:: Challenge 1 ::
In the passage on disc drive caching, change "disc drive" to "hard disk" and give everything from "There are a" down to "bad or indifferent.".
:: Challenge 2 ::
Do these statements agree with the passage on disc drive caching? Answer yes or no for each, and quote the deciding words.
(a) Under read lookahead caching, only the requested block is returned to the reading party.
(b) DOS FAT places consecutive pages in a file into consecutive disk block addresses.
(c) Read lookahead caching is the simplest and most common strategy used for caching on block reads.
── Document extract
There are a number of possible strategies for managing a cache on a disc drive, and these are worth examining to gain insight into why cache performance can be good, bad or indifferent.

The simplest and most common strategy used for caching on block reads is that of read lookahead caching. In a read lookahead caching strategy, once the drive head is positioned over the track containing the sought data block, every block on the track or some portion thereof is stored in the cache, although only the block requested is returned to the reading party. Should the subsequent read involve the following block on the track, it has already been cached and thus can be returned to the reading party in much less than a millisecond. This strategy is very effective where the filesystem is capable of placing consecutive pages in a file into consecutive disk block addresses. The BSD FFS/UFS and newer BSD EFS both do exactly this, and thus gain accordingly. Where on the other hand the filesystem likes to fragment files all over the disk (eg DOS FAT), the caching strategy will break down and poor hit rates result.
────
── Stored data
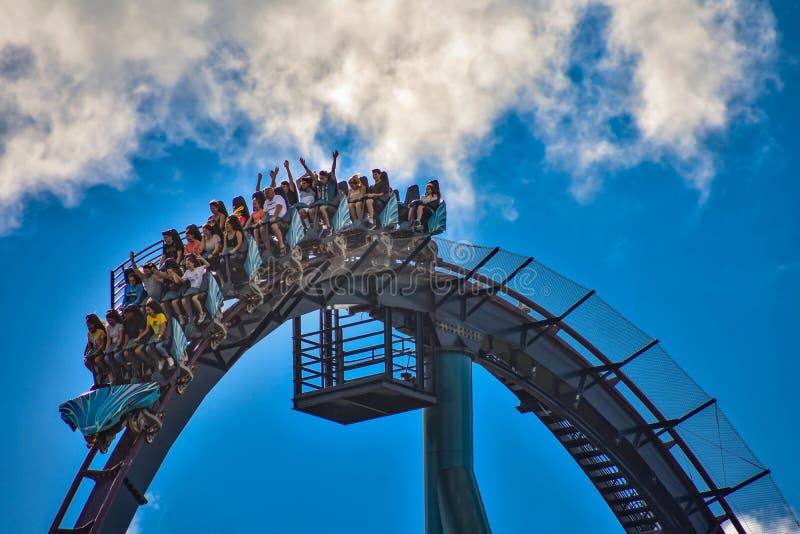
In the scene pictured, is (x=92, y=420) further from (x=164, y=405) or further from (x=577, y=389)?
(x=577, y=389)

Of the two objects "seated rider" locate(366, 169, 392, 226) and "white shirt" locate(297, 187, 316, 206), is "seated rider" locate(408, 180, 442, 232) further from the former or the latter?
"white shirt" locate(297, 187, 316, 206)

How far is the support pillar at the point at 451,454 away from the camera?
25.8m

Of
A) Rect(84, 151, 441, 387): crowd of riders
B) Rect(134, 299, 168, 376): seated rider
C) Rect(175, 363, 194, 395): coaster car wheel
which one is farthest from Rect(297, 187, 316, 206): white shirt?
Rect(175, 363, 194, 395): coaster car wheel

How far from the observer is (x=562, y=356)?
2836 cm

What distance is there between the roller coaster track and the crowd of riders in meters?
0.77

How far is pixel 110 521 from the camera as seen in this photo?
1928cm

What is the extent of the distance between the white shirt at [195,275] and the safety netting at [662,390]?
21.9 ft

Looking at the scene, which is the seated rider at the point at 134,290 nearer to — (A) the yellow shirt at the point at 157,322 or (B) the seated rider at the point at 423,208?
(A) the yellow shirt at the point at 157,322

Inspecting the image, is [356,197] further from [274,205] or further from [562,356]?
[562,356]

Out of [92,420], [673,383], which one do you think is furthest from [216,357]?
[673,383]

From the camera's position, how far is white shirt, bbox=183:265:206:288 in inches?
836

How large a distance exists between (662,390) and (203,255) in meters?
11.7

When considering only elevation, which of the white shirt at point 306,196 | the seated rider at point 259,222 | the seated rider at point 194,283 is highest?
the white shirt at point 306,196

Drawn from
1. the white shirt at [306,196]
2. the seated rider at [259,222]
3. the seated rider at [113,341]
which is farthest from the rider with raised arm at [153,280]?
the white shirt at [306,196]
────
:: Solution 1 ::
There are a number of possible strategies for managing a cache on a hard disk, and these are worth examining to gain insight into why cache performance can be good, bad or indifferent.

:: Solution 2 ::
(a) Yes: "although only the block requested is returned to the reading party."
(b) No: "Where on the other hand the filesystem likes to fragment files all over the disk (eg DOS FAT), the caching strategy will break down and poor hit rates result."
(c) Yes: "The simplest and most common strategy used for caching on block reads is that of read lookahead caching."